MStream is a practical multi-aspect streaming anomaly detector for events that contain separate numerical and categorical features, such as login traffic with byte counts plus country or endpoint IDs.

Configuration

Parameter Type Default Description Constraints
numeric_dim usize / int Required Number of numerical features in each record At least one of numeric_dim or categorical_dim must be > 0
categorical_dim usize / int Required Number of categorical features in each record At least one of numeric_dim or categorical_dim must be > 0
num_rows usize / int 2 Number of hash rows Must be > 0
num_buckets usize / int 1024 Number of buckets per hash row Must be >= 2
alpha f64 / float 0.8 Temporal decay factor Must be finite and in (0.0, 1.0)
seed u64 / int random Optional seed for deterministic hashing None

Implementation choices

MStream keeps the core mStream sketch layout, while making a small number of practical implementation choices for library use:

  • Real-valued features are normalized with asinh(x) so that all finite signed numerical inputs are supported, including values at or below -1. The paper applies log(1+x), which is only defined for x > -1.
  • Categorical hashing uses seeded ahash instances. The paper describes arithmetic linear hash functions; this library uses ahash because benchmark runs were faster with it while keeping the per-row hash layout deterministic from the detector seed.

Timestamp semantics

timestamp is a logical tick index, not wall-clock time. Only differences between timestamps matter.

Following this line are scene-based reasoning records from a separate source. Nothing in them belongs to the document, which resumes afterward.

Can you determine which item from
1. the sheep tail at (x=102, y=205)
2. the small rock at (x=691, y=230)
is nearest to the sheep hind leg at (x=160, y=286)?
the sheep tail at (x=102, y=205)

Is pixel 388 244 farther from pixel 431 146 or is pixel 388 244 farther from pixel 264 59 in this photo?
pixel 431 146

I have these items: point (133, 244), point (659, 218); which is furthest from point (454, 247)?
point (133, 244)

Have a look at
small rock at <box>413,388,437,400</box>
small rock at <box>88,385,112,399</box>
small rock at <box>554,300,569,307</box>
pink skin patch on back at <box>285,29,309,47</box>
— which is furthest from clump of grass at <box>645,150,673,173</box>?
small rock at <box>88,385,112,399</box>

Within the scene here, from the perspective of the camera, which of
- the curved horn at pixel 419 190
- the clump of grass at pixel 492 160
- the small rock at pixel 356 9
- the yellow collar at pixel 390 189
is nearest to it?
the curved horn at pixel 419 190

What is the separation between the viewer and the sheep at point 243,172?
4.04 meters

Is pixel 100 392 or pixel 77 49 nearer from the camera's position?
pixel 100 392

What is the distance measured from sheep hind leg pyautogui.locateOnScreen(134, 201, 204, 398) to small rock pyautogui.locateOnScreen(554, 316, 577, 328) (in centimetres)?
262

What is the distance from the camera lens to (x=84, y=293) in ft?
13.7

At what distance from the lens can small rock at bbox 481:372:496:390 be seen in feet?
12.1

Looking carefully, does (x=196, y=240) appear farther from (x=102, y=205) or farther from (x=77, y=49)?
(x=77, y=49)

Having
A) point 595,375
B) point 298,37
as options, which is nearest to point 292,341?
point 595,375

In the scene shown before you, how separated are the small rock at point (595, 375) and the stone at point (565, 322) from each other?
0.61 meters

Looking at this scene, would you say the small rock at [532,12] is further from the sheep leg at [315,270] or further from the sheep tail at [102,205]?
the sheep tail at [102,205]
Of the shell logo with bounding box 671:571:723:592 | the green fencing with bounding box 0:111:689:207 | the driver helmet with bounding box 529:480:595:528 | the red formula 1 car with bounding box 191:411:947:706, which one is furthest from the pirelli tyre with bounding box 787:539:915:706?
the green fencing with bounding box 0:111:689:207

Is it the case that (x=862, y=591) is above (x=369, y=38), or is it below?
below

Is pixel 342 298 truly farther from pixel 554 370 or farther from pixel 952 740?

  • shifting all timestamps by a constant leaves scores unchanged
  • a gap of k ticks applies the temporal decay factor alpha exactly k times
  • timestamps must be positive and monotonically non-decreasing

For batched stream ticks, pass the same timestamp for all records in the same tick, then increment it when the stream advances.

Rust API

Creating a detector

use rcf3::MStream;

let mut detector = MStream::builder(2, 1)
    .alpha(0.8)
    .num_rows(2)
    .num_buckets(1024)
    .seed(7)
    .build()?;

Update and preview scoring

Use update_and_score when you want to ingest the event and receive its anomaly score:

let score = detector.update_and_score(&[1.5, 2.0], &[7], 1)?;

Use score to preview what the next inserted record would score without mutating detector state:

let preview = detector.score(&[1.5, 2.0], &[7], 2)?;
let committed = detector.update_and_score(&[1.5, 2.0], &[7], 2)?;
assert_eq!(preview, committed);

Use update when you want to ingest without returning the score.

Detailed scores

The final score is the sum of one record-level contribution plus one contribution per numerical and categorical feature:

let detailed = detector.score_detailed(&[1.5, 2.0], &[7], 3)?;
assert_eq!(detailed.numeric_features.len(), 2);
assert_eq!(detailed.categorical_features.len(), 1);

MStreamScore contains:

  • total
  • record
  • numeric_features
  • categorical_features

Use update_and_score_detailed when you want that decomposition for a committed insert.

Status accessors

assert!(detector.is_ready());
assert_eq!(detector.entries_seen(), 2);
assert_eq!(detector.current_time(), Some(2));

is_ready() becomes true after the first processed record.

Serialization

With the serde feature enabled:

let json = detector.to_json()?;
let restored = MStream::from_json(json)?;

With both serde and std enabled, file helpers are also available:

detector.save_json("mstream.json")?;
let restored = MStream::load_json("mstream.json")?;

Practical example

use rcf3::MStream;

let mut detector = MStream::builder(2, 2)
    .seed(2026)
    .num_buckets(512)
    .build()?;

let normal = detector.update_and_score(&[0.0, 3.2], &[1, 10], 1)?;
let suspicious = detector.score_detailed(&[12.0, 0.3], &[99, 10], 2)?;

println!("normal={normal}, suspicious={}", suspicious.total);
println!("failed-attempt contribution={}", suspicious.numeric_features[0]);
println!("country contribution={}", suspicious.categorical_features[0]);

Python API

Creating a detector

from rcf3 import MStream

detector = MStream(
    numeric_dim=2,
    categorical_dim=1,
    alpha=0.8,
    num_rows=2,
    num_buckets=1024,
    seed=7,
)

Update and preview scoring

score = detector.update_and_score([1.5, 2.0], [7], 1)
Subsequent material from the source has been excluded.